Io ho un personaggio, un film di cui esiste una sceneggiatura: la Frida Kahlo italiana, Amalia Guglielminetti, la non-amante di Guido Gozzano (la loro fu un’amicizia spirituale ed epistolare, di fatto, ma appassionatissima, ndr). La grande storia di non amore tra loro è letteralmente scomparsa dalla letteratura italiana. Come è successo a lei. Nessuno ricorda che nel 1910 lei era più famosa di lui, e di Gabriele D’Annunzio: era una rockstar e un personaggio femminile fantastico, avanti su tutto. E non è l’unica, ci sono tante donne che vorrei raccontare che, in quanto tali, sono scomparse dai radar della storia, dei musei, delle antologie. Gli uomini sono molto più bravi a marcare il territorio, a pisciarci sopra, le donne volano più alto, sono più generose. E poi nonostante la sua storia sia incredibile e interessantissima, non è che susciti chissà quale fregola nei produttori. Che poi uno dice, fai Lidia Poet, solo per assonanza con quell’epoca e quei costumi arriva fino ad Amalia Guglielminetti, no?
E se dagli Stati Uniti una major le chiede un film di finzione su Umberto Eco lo fa?

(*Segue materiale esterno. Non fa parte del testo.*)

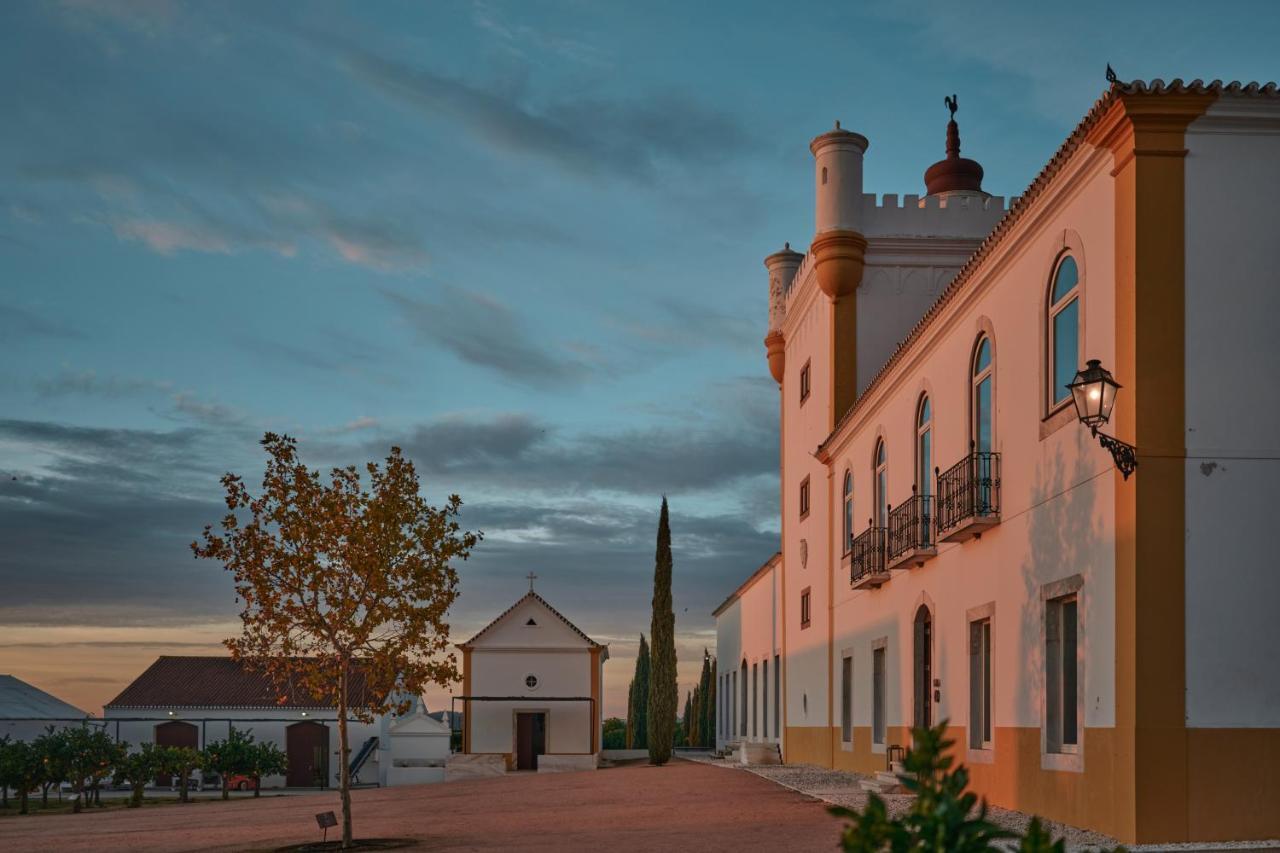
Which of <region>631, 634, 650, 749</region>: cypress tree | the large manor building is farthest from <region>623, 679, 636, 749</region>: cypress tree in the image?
the large manor building

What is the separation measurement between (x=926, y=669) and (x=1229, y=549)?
32.2 feet

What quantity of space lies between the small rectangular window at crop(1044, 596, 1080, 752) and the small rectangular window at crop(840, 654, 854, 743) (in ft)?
42.4

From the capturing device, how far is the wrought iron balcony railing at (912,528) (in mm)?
20703

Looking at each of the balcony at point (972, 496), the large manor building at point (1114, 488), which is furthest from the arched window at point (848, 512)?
the balcony at point (972, 496)

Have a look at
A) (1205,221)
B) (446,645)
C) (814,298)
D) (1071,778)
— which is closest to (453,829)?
(446,645)

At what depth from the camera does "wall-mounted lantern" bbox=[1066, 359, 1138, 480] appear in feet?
41.2

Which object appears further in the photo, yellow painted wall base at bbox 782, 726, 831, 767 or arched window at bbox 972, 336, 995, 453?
yellow painted wall base at bbox 782, 726, 831, 767

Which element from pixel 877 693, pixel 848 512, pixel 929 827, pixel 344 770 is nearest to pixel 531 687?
pixel 848 512

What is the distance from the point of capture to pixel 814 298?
107 feet

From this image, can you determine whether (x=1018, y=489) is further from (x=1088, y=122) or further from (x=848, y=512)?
(x=848, y=512)

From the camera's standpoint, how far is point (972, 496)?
17812 mm

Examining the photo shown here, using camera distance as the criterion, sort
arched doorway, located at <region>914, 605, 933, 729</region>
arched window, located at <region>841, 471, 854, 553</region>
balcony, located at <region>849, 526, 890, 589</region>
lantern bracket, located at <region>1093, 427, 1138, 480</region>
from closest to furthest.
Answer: lantern bracket, located at <region>1093, 427, 1138, 480</region> → arched doorway, located at <region>914, 605, 933, 729</region> → balcony, located at <region>849, 526, 890, 589</region> → arched window, located at <region>841, 471, 854, 553</region>

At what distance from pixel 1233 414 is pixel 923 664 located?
10.2 metres

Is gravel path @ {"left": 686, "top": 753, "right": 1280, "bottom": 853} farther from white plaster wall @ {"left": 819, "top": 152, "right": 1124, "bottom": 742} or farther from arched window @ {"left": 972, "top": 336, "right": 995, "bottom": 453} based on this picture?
arched window @ {"left": 972, "top": 336, "right": 995, "bottom": 453}
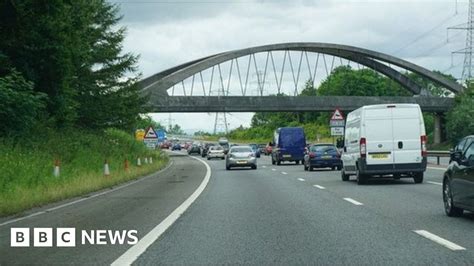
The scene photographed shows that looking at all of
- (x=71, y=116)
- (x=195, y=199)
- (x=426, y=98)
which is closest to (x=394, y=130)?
(x=195, y=199)

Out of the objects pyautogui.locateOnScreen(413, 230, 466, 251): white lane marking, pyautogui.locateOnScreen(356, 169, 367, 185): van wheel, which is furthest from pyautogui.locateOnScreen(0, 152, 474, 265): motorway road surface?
pyautogui.locateOnScreen(356, 169, 367, 185): van wheel

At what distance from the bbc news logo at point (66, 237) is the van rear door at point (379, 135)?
13411 mm

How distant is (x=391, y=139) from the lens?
2398 centimetres

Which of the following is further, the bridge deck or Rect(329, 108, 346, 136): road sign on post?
the bridge deck

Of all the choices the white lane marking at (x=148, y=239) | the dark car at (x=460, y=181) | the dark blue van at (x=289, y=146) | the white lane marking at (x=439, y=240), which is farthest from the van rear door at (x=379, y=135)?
the dark blue van at (x=289, y=146)

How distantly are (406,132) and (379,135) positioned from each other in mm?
884

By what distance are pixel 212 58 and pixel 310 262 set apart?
9414 cm

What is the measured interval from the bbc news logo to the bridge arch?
82159 millimetres

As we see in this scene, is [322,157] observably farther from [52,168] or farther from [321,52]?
[321,52]

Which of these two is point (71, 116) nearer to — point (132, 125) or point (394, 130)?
point (132, 125)

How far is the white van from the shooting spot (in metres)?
23.9

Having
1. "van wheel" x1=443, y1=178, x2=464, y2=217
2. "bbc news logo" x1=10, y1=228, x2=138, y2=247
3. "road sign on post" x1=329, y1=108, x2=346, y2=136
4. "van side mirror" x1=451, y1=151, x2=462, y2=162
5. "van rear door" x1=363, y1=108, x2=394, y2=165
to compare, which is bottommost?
"bbc news logo" x1=10, y1=228, x2=138, y2=247

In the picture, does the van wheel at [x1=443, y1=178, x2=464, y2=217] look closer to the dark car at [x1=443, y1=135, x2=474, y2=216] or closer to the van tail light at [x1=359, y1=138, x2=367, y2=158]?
the dark car at [x1=443, y1=135, x2=474, y2=216]

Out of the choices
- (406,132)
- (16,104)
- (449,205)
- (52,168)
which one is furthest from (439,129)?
(449,205)
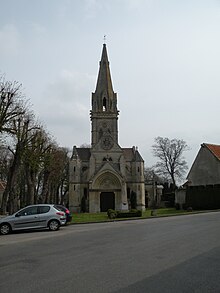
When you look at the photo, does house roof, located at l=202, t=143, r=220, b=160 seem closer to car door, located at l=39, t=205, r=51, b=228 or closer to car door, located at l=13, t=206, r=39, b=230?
car door, located at l=39, t=205, r=51, b=228

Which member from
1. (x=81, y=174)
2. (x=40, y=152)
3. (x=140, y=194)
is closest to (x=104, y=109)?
(x=81, y=174)

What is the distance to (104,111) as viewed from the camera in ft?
193

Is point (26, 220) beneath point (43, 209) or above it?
beneath

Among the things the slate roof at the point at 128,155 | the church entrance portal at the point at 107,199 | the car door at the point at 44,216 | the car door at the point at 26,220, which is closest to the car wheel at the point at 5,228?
the car door at the point at 26,220

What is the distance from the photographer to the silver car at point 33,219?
19.3m

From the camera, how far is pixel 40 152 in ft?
111

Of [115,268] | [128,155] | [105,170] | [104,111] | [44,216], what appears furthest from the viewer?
[128,155]

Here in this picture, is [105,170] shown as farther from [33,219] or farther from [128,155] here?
[33,219]

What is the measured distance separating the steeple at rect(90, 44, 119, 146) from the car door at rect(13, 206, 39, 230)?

No, e credo nessuno potrebbe avere quell’idea, un personaggio così complesso è riduttivo portarlo dentro un biopic. Ma ho parlato con il figlio, invece, delle sue tante opere mai adattate per il cinema. E lì mi divertirei tanto a pescare diverse storie e portarle sul grande schermo.
Si candida come regista della saga dell’Eco Universe?
Magari. Mi piacerebbe davvero molto. C’è del materiale narrativo incredibile lì. Ora però scusami devo salutarti. Devo entrare in sala.
Che cosa vede?
Il vento soffia dove vuole di Marco Righi, che è qui in concorso a Karlovy Vary. Me ne ha parlato ieri e sono molto curioso.